Partner support. Based on the Social Provisions Scale [44] and the HIV-specific Social Support Scale [45], we developed a measure of HIV treatment-specific partner support (“I can depend on my partner to help me with my antiretrovirals if I really need it”; 9 items). Response options range from 1 (strongly disagree) to 5 (strongly agree), with higher scores indicating higher partner support. Cronbach’s alpha for the HIV treatment-specific partner support scale was 0.84.

Dependent Variables—ART Adherence

Self and partner-reported ART adherence. We used two subjective measures to assess adherence: the patient’s self-reported 30-day adherence and the partner’s estimate of the patient’s 30-day adherence. We included the partner’s perception of the index patient’s adherence because other studies have found that partner reports may be as reliable as the patient’s own report in predicting viral suppression [46]. To account for low education levels, we used an innovative “bean method” based that asked about the past 30-day adherence [14]. The interviewer gave the respondent two bowls, one with beans and one empty, and stated, “I am going to give you a bowl of beans. Pretend that these are the ARVs you take each month. If you take ARVs once per day, there are 30 beans for the month. If you take ARVs twice per day, there are 60 beans. Please select the number of beans corresponding to the ARVs you did not take in the last month and put them in the second bowl.” We calculated the percent adherence by subtracting the number of expected doses (adjusted based on whether participant was on a once or twice a day regimen) from the number of missed pills corresponding to the beans placed in the empty bowl. Patients were also asked a second question, “In the past 30 days, how many doses of ARVs (pills) did you not take”? and if the response did not match the number of beans, respondents were asked to rectify their answer. We created a binary outcome variable in which adherence corresponded to taking 90% or more of pills and non-adherence corresponded to taking less than 90% of pills, a validated threshold that is commonly used in other studies in SSA [47]. For the partner version, partners were asked a single item, “In the past 30 days, how many doses of ARVs (pills) did your partner not take?” Similar to the self-reported measure, we created a binary variable corresponding to taking 90% or more of pills. For the analyses of partner-reported adherence, the data were restructured such that the partner’s report on the patient’s adherence became the outcome variable.

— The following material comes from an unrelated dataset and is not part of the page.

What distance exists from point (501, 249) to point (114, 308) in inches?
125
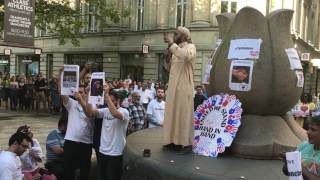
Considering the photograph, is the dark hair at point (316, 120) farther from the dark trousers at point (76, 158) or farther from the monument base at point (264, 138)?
the dark trousers at point (76, 158)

Antiretroviral drug levels in hair. We created a variable corresponding to the concentration levels for the primary ART drug in the participants’ regimen (TFV, NVP, or ATV), with undetectable concentrations set to equal the limit of detection. The concentration level for each participant’s primary ART drug was naturally log-transformed to satisfy the assumptions of normality and to better reflect the clinical importance of differences between concentrations. All models allowed for district residual variances for the different drugs.

Covariates

Multivariable models controlled for covariates deemed important in the HIV literature in SSA [15, 36], including gender, age, years of education, household wealth score [48], relationship duration (in months), couple HIV status (serodiscordant or seroconcordant positive), and length of time on ART (in months).

Data Analysis

To characterize the sample, we computed one-way frequency tables and measures of central tendency. To compare ART drug level concentrations to self-reported adherence, we created scatter plots and computed the Pearson’s correlation coefficient between the log-transformed drug level concentrations and the log-transformed percent adherence variable. For the binary outcome of adherence, we used generalized estimating equations (GEE) clustering on the couple identifier with the robust standard error option, a binary distribution, and a logit link function to yield odds ratios. For ART drug concentration levels in hair, we used linear mixed models with clustering on the couple identifier to model log-transformed normalized drug concentrations. We allowed the variances in these models to vary by drug type, and also adjusted for drug type. Finally, we examined correlations between the two subjective measures of adherence and ART drug levels.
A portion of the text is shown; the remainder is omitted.